I came of age in the peak of the witchey-teen-girl era.
It was post-Satanic panic (I was born in ‘91) and ouija boards were an absolute necessity at sleepovers. So were tarot cards and fortune tellers we made out of pages torn from magazines. I knew one girl1 who claimed she was a Wiccan; we acted in a few children’s theater plays together. She wore a lot of eye liner. She would teach us “spells” backstage and claimed the right mixture of sodas was actually a magic potion that would make boys fall madly in love with us. She drew magical signs on her arms with sharpie before the stage manager angrily made her scrub it off. I thought she was the coolest person I’d ever met.
This was, to the dismay of many puritans, not because of Harry Potter but because we were seeking small forms of power in a world where 11-year-old girls have very little. Looking back, it’s kind of funny how ridiculous we were being. But it’s also not funny at all. Catholics get a weird rap for praying in front of femurs and having licensed exorcists and celebrating the seasons and sprinkling holy water around our houses but we do not mess with the actual Occult. The line between the two (spirituality and Occult) can feel thin, but it’s actually firm.
I’ve been struck lately by how superstitious some of us (it’s me; hi, I’m the problem it’s me) can become about prayer if we’re not careful.
There was a time in my life where I believed novenas could solve anything in the world. Novenas, if you’re unfamiliar, are (usually) 9- or 54-day prayer recitations for specific purposes. For instance, there’s the St. Anne novena, which is a specific prayer for finding a spouse. There’s the St. Andrew novena, a set of prayers leading up to Christmas that you say fifteen times a day. There’s the Undoer of Knots novena, which you’re supposed to bring your most difficult problems to.
I loved a novena. My love for the saints has always been one of the strongest parts of my Catholicism, and I picture myself as that little kid just going “Mom? Mom? Mom?”
However, this past year, I was asked to do a novena for an intention for a friend.

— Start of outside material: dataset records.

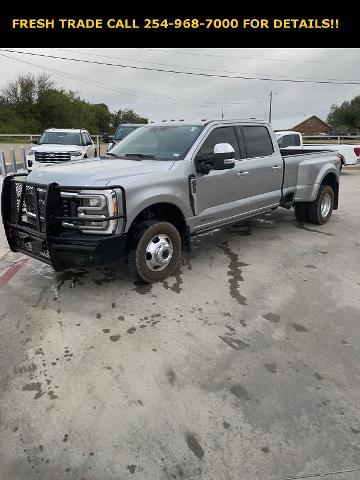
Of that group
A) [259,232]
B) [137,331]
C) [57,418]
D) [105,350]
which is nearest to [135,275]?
[137,331]

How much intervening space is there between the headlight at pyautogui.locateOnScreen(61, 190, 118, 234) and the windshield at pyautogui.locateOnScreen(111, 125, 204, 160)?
131 centimetres

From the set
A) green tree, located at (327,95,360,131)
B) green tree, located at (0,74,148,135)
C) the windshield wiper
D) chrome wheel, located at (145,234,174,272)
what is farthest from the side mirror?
green tree, located at (327,95,360,131)

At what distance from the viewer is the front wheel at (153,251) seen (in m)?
4.21

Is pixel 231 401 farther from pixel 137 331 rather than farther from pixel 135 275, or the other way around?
pixel 135 275

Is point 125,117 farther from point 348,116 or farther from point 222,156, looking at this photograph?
point 222,156

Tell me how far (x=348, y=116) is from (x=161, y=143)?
9451 cm

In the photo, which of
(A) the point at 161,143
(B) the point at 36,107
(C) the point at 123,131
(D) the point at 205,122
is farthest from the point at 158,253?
(B) the point at 36,107

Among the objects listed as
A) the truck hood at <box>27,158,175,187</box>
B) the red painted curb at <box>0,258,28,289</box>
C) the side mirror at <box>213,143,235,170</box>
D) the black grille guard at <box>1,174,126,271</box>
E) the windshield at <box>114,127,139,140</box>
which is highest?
the windshield at <box>114,127,139,140</box>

This is a very good, holy friend who is much closer to sainthood than I. I agreed, but every time I would sit down to do the prayer, I felt this weird curdling in my stomach. Are we, like, attempting an incantation? I kinda-sorta wondered. It felt like I was being told to say these specific words, in this specific order, and I would get this specific outcome. Like it was a cheat code to achieving the “best” possible outcome. Almost like the shooka-shooka-shooka magic we would whisper backstage, hoping the cool Wiccan girl would be our friend.